◆ TASK STATEMENT: Reproduction of part of the material below, pictures omitted: copy exactly, and only, the lines starting with the one with "le t-shirt coupe" and going on through the one with "不幸中的幸运，爵士队马尔卡宁的伤情远不及小贾伦·杰克逊严重".

◆ DATA FOR ANALYSIS:
***

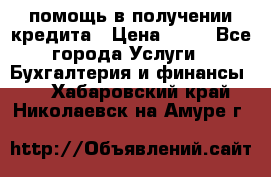 помощь в получении кредита › Цена ­ 10 - Все города Услуги » Бухгалтерия и финансы   . Хабаровский край,Николаевск-на-Амуре г.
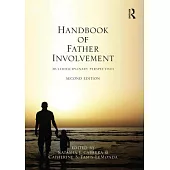 Handbook of Father Involvement: Multidisciplinary Perspectives, Second Edition
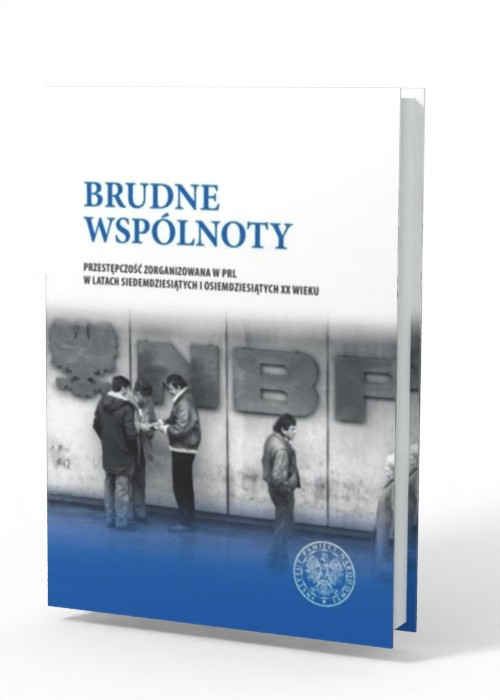 Brudne wspólnoty. Przestępczość - okładka książki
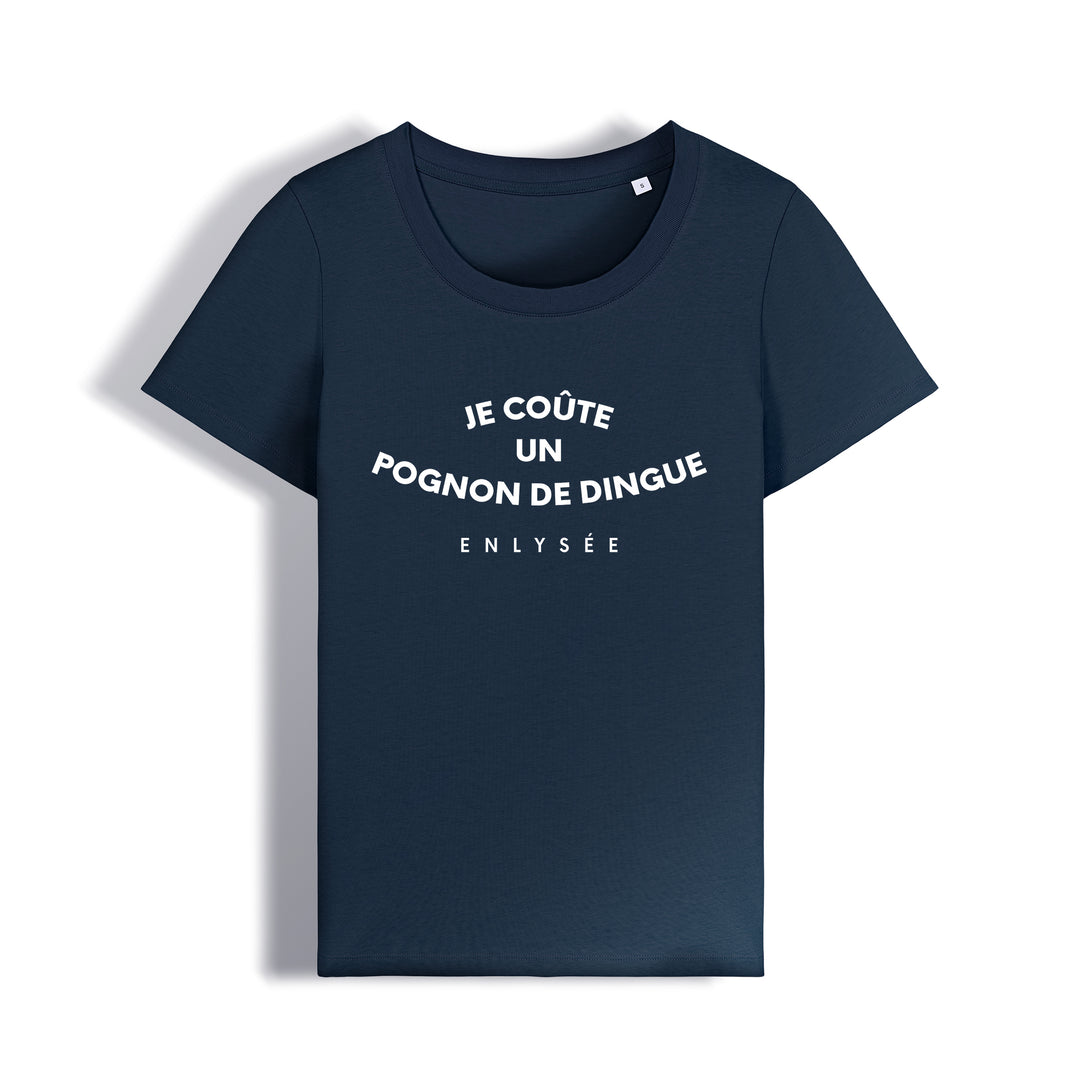 le t-shirt coupe femme " je coûte un pognon de dingue " (phrase d&
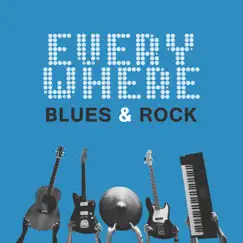 Everywhere Blues & Rock: The Best Music for Night, Guitar Riffs Midnight Session, Relaxing Deep Sounds, Music for Midnight Blues Rider by Moon BB Band album reviews, ratings, credits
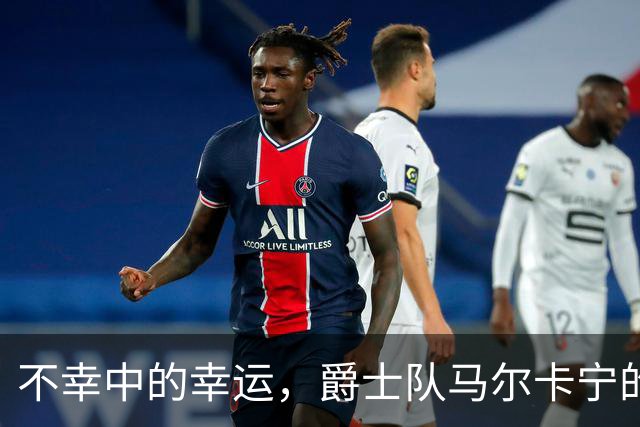 不幸中的幸运，爵士队马尔卡宁的伤情远不及小贾伦·杰克逊严重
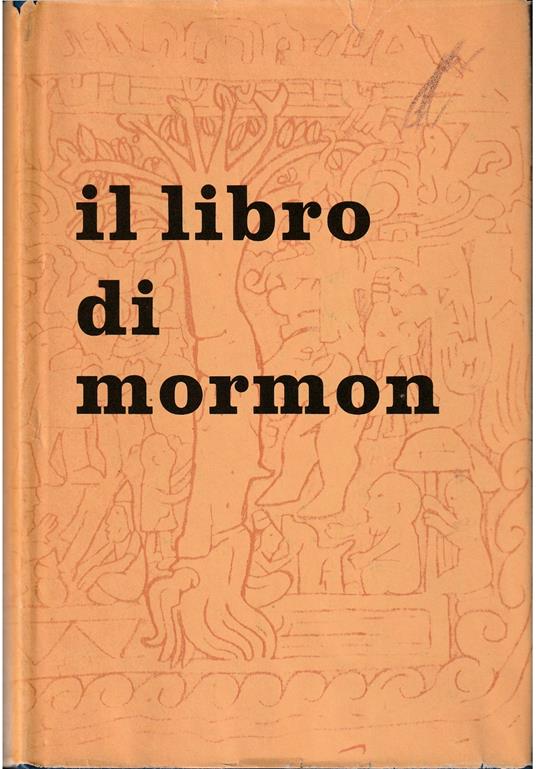 Il Libro di Mormon Racconto scritto dalla mano di Mormon sopra a tavole prese dalle tavole di Nefi Tradotto dalle tavole in Inglese da Joseph Smith, jun - Joseph Smith - copertina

***

◆ ANSWER FOR THIS EXERCISE:
 le t-shirt coupe femme " je coûte un pognon de dingue " (phrase d&
 Everywhere Blues & Rock: The Best Music for Night, Guitar Riffs Midnight Session, Relaxing Deep Sounds, Music for Midnight Blues Rider by Moon BB Band album reviews, ratings, credits
 不幸中的幸运，爵士队马尔卡宁的伤情远不及小贾伦·杰克逊严重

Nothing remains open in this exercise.